Excerpts from a spatial dataset:
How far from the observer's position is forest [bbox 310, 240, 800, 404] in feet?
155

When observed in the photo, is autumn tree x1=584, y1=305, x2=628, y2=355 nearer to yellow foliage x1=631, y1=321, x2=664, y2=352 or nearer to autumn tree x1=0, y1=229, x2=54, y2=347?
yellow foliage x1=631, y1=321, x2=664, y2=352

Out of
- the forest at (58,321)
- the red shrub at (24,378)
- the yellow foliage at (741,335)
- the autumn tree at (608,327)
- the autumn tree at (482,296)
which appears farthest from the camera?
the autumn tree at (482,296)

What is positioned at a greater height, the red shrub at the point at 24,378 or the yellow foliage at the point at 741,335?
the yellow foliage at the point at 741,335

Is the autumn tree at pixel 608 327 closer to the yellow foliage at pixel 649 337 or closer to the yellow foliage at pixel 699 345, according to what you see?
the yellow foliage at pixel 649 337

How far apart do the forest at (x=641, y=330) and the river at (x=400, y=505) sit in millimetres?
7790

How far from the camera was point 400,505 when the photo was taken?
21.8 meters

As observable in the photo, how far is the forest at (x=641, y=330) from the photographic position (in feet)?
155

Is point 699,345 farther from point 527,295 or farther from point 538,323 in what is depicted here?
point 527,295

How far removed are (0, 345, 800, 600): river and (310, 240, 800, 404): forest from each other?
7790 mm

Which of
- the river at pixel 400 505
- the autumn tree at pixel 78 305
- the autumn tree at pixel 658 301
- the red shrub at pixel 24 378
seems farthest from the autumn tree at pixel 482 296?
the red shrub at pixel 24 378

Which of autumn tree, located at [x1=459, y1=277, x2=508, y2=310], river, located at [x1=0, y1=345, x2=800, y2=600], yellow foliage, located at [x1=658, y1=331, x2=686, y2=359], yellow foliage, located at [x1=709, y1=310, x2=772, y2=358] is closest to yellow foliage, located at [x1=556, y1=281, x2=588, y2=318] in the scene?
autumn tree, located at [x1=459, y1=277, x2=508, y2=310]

Instructions to follow:
Rename "river" to "stream" throughout all the records above, leaving every other word untouched.

Solution for this task:
How far from the observer's position is forest [bbox 310, 240, 800, 404] in feet?
155

When observed in the photo, is autumn tree x1=584, y1=305, x2=628, y2=355 nearer to yellow foliage x1=631, y1=321, x2=664, y2=352 or nearer to autumn tree x1=0, y1=229, x2=54, y2=347?
yellow foliage x1=631, y1=321, x2=664, y2=352

Out of
- the forest at (58,321)
- the red shrub at (24,378)
- the yellow foliage at (741,335)
- the autumn tree at (608,327)
- the autumn tree at (482,296)
which appears farthest from the camera?
the autumn tree at (482,296)

What is positioned at a greater height, the red shrub at the point at 24,378 or the yellow foliage at the point at 741,335?
the yellow foliage at the point at 741,335

Is the autumn tree at pixel 608 327 closer to the yellow foliage at pixel 649 337 or closer to the yellow foliage at pixel 699 345, according to what you see?
the yellow foliage at pixel 649 337

How far apart do the forest at (x=641, y=330) and the stream at (x=400, y=505) sit in millimetres?
7790

How far from the camera was point 400,505 when the photo was taken?
21.8 meters

As observable in the photo, how far is the forest at (x=641, y=330) from the photographic position (in feet)?
155

Is point 699,345 farther from point 527,295 or farther from point 538,323 in what is depicted here?
point 527,295

How far removed are (0, 345, 800, 600): stream and (310, 240, 800, 404): forest from each other?
7790 mm

Which of
- the stream at pixel 400 505
- the autumn tree at pixel 78 305
- the autumn tree at pixel 658 301
- the red shrub at pixel 24 378
seems farthest from the autumn tree at pixel 482 296?
the red shrub at pixel 24 378

Which of autumn tree, located at [x1=459, y1=277, x2=508, y2=310], stream, located at [x1=0, y1=345, x2=800, y2=600], yellow foliage, located at [x1=658, y1=331, x2=686, y2=359], yellow foliage, located at [x1=709, y1=310, x2=772, y2=358] is closest to yellow foliage, located at [x1=556, y1=281, x2=588, y2=318] in the scene?
autumn tree, located at [x1=459, y1=277, x2=508, y2=310]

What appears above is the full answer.